Setting up a wholesale B2B section at one’s e-commerce site
No matter the B2B strategy, one’s e-commerce site must be ready for wholesale inquiries and orders. The wholesale dropdown menu in one’s header should give access to all product, price, terms and payment information that wholesale buyers may need to make decisions
Information and material should include:
● A dedicated wholesale catalog that can be printed.
● Product description. Since this may be reviewed by a wholesale buyer’s various departments, it should include details required by sales and marketing people as well as management and technical/specialized staff. It should also highlight what sets those products apart from competitors.
● Prices. While some e-commerce may hesitate to publish prices, the risk is that wholesalers may leave a site if they can’t get full information to consider a transaction. An option may be to indicate that prices will vary according to quantity purchased and invite wholesalers to inquire.
● Information on payment channels and terms. If possible, one should offer various payment methods such as debit and credit, line of credit, digital wallet, e-mail/text payments and ACH/e-check.
● Carts that make it possible for wholesale buyers to file price inquiries on specific products, to order and/or re-order, and even to request having one’s order delivered in several shipments at different dates.
● Wholesale terms and conditions as well as delivery terms.
● The full contact information—e-mail, phone numbers—of one’s e-commerce representative.
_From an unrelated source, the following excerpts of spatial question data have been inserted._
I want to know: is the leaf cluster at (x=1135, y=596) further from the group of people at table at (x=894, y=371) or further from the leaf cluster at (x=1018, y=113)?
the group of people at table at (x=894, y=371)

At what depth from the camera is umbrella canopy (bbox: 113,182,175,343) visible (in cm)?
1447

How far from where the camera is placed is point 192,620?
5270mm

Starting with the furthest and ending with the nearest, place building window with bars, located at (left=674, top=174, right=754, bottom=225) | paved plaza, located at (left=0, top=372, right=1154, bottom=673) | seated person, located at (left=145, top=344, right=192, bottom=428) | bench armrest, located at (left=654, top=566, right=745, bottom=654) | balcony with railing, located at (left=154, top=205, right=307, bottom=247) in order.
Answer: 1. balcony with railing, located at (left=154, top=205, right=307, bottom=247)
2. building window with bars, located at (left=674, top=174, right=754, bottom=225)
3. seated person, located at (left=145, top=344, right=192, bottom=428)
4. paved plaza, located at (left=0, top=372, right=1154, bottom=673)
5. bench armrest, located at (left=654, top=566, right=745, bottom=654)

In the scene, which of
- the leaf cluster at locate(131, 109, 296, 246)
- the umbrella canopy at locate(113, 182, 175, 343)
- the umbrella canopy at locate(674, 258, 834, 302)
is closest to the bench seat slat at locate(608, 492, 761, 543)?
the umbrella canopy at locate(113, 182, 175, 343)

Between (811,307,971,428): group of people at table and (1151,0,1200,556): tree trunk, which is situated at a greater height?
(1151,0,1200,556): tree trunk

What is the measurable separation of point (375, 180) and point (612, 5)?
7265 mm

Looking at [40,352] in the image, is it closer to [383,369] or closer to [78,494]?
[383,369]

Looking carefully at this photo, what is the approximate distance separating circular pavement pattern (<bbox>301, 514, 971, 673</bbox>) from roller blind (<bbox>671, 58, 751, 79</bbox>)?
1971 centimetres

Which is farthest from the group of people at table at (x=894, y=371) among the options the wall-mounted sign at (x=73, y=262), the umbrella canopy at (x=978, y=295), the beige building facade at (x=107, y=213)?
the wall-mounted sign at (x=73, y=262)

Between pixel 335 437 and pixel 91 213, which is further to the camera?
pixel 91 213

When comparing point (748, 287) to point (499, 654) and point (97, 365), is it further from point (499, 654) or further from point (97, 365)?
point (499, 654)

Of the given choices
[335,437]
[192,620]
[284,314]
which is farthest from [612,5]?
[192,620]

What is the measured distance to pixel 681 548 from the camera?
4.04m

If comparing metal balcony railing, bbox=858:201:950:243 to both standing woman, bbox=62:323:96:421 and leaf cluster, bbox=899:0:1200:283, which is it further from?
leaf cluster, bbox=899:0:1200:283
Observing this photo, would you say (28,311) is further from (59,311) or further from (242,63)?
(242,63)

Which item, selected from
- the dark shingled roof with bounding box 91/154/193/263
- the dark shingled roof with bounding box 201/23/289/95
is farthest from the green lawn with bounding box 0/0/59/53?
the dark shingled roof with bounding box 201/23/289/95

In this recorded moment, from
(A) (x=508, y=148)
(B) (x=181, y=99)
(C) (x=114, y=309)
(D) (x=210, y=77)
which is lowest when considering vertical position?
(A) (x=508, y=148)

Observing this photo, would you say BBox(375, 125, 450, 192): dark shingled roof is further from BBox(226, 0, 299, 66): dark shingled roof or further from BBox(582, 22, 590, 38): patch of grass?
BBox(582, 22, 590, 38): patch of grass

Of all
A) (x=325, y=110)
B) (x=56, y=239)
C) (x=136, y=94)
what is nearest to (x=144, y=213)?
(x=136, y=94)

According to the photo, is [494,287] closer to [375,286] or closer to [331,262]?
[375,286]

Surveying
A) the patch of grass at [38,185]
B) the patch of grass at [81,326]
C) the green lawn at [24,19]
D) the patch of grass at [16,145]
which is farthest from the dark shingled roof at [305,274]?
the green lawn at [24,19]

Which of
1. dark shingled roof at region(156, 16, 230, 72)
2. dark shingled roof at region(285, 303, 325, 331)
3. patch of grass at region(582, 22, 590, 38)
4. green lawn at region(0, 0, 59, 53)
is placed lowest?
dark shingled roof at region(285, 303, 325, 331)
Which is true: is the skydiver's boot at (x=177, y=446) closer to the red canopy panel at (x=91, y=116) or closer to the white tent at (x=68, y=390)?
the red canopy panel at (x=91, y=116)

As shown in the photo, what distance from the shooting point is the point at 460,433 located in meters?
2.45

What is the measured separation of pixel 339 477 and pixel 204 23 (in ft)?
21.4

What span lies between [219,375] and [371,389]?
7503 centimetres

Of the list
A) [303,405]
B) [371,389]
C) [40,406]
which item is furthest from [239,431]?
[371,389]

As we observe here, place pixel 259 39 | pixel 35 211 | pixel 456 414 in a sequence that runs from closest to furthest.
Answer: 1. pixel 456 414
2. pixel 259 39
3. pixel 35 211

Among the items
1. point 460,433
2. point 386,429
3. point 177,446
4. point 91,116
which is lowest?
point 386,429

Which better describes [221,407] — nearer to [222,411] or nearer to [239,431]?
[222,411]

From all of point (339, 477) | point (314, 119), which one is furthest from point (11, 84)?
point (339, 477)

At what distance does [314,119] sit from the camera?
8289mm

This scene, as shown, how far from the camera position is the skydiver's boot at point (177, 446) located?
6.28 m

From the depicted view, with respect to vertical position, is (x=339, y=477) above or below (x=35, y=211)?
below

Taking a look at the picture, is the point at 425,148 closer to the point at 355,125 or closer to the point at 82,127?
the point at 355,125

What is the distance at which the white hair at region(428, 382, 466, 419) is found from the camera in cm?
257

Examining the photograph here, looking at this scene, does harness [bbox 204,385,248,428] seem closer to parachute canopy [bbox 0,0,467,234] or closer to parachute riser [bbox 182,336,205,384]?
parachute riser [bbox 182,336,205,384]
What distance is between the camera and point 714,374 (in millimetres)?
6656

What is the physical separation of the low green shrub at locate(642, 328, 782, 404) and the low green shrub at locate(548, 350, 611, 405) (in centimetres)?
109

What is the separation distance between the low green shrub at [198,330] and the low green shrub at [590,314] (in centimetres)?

The people listed should respond to B2B inquiries immediately to avoid the risk of losing sales. This may prompt an e-commerce owner to have sales representatives on staff, or to assign some of their team members to B2B inquiries.
You need to know how your buyers like to buy and what they respond to. AJ Agrawal, growth marketer and Forbes magazine contributor
Telling your story
Finally, one more element must figure both at one’s e-commerce site and in the material to be e-mailed or handed out at meetings.
“The B2B market is unique because your company is as important as your product. Long sales cycles and technical products place a premium on company trust,” writes Michael Sarrow, an author at DynamicWeb.(6) “Your webshop visitors not only look for product information but also company information. Before they buy, they want to know that your company will deliver on its promises.”
Entering the wholesale market involves a great deal of work but it’s definitely worth it! So the best to you if you decide to take up that challenge.